Stored entries
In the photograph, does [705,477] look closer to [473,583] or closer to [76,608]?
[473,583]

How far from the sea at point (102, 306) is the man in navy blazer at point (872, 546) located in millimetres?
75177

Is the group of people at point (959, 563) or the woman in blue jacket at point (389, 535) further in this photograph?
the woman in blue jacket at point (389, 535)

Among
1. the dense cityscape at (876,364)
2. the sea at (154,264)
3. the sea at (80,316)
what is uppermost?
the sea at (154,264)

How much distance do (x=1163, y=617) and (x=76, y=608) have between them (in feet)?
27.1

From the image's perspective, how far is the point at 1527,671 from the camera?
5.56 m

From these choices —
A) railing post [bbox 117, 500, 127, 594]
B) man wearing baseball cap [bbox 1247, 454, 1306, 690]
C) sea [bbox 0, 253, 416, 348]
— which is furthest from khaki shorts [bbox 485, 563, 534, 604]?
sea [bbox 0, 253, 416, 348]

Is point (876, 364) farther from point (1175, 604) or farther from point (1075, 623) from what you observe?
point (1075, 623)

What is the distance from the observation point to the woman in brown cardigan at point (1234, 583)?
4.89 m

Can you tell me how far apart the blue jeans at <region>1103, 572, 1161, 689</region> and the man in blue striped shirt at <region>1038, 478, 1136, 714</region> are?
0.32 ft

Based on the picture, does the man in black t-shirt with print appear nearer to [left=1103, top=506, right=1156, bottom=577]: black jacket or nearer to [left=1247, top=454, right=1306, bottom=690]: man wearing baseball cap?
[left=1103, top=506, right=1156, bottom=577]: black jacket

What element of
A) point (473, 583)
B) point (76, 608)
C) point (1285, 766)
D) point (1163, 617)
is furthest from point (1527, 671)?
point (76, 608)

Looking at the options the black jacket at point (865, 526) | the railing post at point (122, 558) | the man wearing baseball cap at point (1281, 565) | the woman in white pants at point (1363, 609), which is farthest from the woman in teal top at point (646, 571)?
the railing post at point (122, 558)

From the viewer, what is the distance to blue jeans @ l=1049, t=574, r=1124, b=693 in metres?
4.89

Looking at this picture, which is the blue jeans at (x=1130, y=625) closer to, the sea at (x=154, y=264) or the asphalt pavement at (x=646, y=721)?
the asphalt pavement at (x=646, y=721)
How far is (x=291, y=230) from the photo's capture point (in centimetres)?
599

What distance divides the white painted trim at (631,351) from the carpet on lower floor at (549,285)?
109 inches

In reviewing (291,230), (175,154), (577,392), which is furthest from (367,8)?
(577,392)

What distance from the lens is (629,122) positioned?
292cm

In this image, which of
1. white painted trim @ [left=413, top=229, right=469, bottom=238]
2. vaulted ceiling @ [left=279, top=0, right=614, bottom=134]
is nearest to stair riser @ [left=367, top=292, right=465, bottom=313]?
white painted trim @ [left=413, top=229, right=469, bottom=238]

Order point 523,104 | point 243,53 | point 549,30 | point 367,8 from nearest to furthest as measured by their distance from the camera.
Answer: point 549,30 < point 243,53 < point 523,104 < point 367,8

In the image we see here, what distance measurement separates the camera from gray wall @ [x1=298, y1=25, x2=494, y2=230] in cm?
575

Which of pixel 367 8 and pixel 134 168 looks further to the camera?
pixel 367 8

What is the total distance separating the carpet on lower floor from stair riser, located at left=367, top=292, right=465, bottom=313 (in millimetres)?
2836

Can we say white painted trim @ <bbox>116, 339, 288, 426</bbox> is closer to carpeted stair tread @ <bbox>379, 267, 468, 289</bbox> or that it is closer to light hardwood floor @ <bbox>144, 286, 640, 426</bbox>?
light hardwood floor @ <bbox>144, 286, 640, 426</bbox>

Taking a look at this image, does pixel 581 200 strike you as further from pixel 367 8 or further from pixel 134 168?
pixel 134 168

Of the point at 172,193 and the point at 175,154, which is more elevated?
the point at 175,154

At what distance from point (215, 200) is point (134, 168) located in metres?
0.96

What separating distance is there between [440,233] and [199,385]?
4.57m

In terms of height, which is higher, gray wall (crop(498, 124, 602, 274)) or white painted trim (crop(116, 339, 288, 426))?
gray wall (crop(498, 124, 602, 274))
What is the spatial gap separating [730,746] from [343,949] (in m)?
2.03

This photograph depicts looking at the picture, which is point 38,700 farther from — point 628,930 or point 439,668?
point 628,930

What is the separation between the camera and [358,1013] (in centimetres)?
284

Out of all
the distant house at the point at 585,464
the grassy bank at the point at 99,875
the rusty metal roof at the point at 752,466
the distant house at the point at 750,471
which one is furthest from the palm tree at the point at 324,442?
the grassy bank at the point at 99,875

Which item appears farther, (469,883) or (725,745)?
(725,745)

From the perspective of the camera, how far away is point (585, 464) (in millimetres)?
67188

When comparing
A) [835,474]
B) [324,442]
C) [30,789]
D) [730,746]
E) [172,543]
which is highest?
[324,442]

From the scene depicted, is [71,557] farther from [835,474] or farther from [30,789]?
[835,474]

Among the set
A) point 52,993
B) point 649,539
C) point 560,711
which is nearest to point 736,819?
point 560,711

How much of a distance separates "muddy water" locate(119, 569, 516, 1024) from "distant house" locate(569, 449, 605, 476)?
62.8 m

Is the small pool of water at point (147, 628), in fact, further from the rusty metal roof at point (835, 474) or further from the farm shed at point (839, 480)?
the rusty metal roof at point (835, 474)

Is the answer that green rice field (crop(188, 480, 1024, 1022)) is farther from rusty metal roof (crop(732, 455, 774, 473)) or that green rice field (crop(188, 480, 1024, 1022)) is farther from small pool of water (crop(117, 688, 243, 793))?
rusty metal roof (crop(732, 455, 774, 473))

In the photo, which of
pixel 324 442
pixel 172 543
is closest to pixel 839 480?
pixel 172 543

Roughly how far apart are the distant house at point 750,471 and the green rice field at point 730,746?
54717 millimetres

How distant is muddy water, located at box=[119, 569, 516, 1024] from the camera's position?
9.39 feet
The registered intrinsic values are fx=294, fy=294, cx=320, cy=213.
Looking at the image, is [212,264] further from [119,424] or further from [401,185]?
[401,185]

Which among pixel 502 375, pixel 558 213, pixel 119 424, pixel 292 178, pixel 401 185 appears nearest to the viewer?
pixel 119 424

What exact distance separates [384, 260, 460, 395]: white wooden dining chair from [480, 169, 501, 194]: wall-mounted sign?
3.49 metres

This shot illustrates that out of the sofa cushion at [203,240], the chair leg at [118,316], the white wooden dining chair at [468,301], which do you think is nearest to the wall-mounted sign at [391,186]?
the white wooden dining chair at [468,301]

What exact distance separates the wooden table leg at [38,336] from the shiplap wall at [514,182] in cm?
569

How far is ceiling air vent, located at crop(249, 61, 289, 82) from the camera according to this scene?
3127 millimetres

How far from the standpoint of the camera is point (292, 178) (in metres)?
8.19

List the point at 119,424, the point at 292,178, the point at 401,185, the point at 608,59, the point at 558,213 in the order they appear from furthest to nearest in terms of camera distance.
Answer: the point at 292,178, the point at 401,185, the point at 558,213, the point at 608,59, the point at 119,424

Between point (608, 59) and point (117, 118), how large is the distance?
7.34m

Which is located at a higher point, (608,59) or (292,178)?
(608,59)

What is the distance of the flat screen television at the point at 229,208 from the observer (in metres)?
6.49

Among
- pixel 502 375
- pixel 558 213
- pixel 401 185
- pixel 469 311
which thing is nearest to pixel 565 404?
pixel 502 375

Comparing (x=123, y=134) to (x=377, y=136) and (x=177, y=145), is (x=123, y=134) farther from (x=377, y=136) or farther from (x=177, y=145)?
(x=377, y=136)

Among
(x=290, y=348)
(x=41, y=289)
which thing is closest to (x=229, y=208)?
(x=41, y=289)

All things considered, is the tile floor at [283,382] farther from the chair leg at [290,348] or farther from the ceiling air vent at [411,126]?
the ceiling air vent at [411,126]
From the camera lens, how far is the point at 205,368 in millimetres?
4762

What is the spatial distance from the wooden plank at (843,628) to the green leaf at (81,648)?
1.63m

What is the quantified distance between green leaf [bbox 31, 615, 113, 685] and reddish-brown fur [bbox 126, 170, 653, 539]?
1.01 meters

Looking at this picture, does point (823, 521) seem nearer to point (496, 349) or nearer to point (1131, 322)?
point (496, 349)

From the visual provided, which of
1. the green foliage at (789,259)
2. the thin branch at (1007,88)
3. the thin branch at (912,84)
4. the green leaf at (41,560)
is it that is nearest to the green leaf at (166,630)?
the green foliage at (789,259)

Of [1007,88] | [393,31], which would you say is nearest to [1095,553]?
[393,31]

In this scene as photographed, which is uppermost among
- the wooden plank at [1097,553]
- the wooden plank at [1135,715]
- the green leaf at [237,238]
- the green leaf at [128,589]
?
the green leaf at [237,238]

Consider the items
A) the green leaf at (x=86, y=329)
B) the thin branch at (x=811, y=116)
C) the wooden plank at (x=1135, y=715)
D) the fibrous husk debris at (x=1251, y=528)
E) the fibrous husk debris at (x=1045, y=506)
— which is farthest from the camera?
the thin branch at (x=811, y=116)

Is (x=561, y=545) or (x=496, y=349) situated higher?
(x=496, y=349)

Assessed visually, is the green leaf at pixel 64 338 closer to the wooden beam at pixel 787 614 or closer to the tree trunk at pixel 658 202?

TASK INSTRUCTIONS> Output the items again exactly, from the line containing "Is (x=561, y=545)" through the end of the items, including both ends.

WORKED ANSWER>
Is (x=561, y=545) or (x=496, y=349) situated higher?
(x=496, y=349)

Assessed visually, is the green leaf at pixel 64 338 closer to the wooden beam at pixel 787 614 or closer to the tree trunk at pixel 658 202?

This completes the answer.